After moving to Finland and living in Oulu, Majid moved to Helsinki and lived with a Moroccan friend for four months. It is during this time when he met his future wife on the Internet. “We met, and we hit it off very well,” he said.
Even if Majid claims that the interview with Migri went well about his marriage to his wife, he claims that the police have done everything possible to destroy his marriage.
“The police told my wife that it was a mistake to marry a foreigner,” he said. “They told her that they know of many cases where foreign men take advantage of Finnish women. They marry just to get a residence permit.”
The man’s problems got worse when the police in a northern Finnish city asked him to come to the station.

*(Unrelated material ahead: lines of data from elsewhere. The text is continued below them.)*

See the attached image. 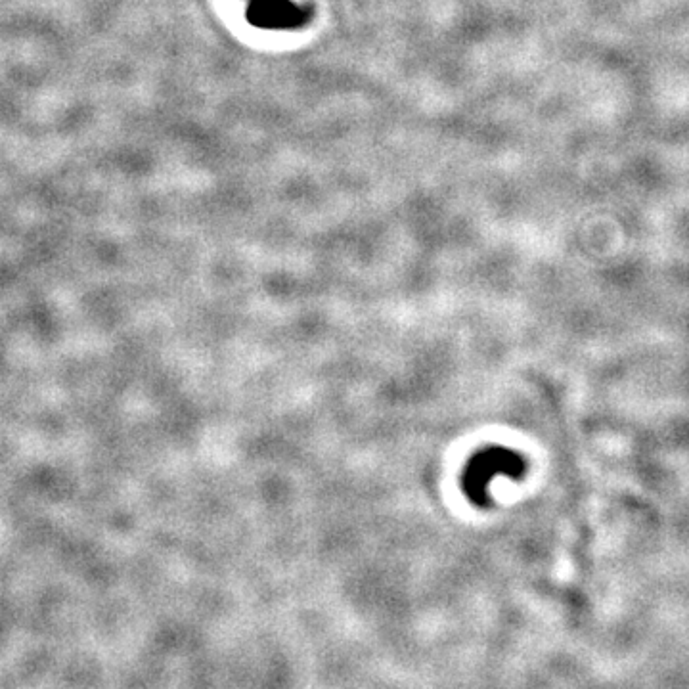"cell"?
<instances>
[{
    "instance_id": "cell-1",
    "label": "cell",
    "mask_w": 689,
    "mask_h": 689,
    "mask_svg": "<svg viewBox=\"0 0 689 689\" xmlns=\"http://www.w3.org/2000/svg\"><path fill=\"white\" fill-rule=\"evenodd\" d=\"M249 20L259 27H297L305 14L289 0H251Z\"/></svg>"
}]
</instances>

“That’s when they detained me and locked me up in a police cell for three days,” he continued. “The only way I can see my wife for only a half an hour is in a city [abut 100km away] because there was no meeting room with a glass separation.”
Majid said that after two nights they woke him up at 4 am and said he was going to be deported. He could not call his lawyer or wife because the police took his phone.
“I was taken to Oulu, then to Helsinki, to Paris, where I boarded a plane with the police to Casablanca,” he said.
Despite all the legal problems and the battle with the authorities, Majid is hopeful that the administrative court will overrule Migri’s decision.
“I love my wife, I love Finland, and want to make my home in that country,” he concluded.
* The name of the person was changed to protect his identity.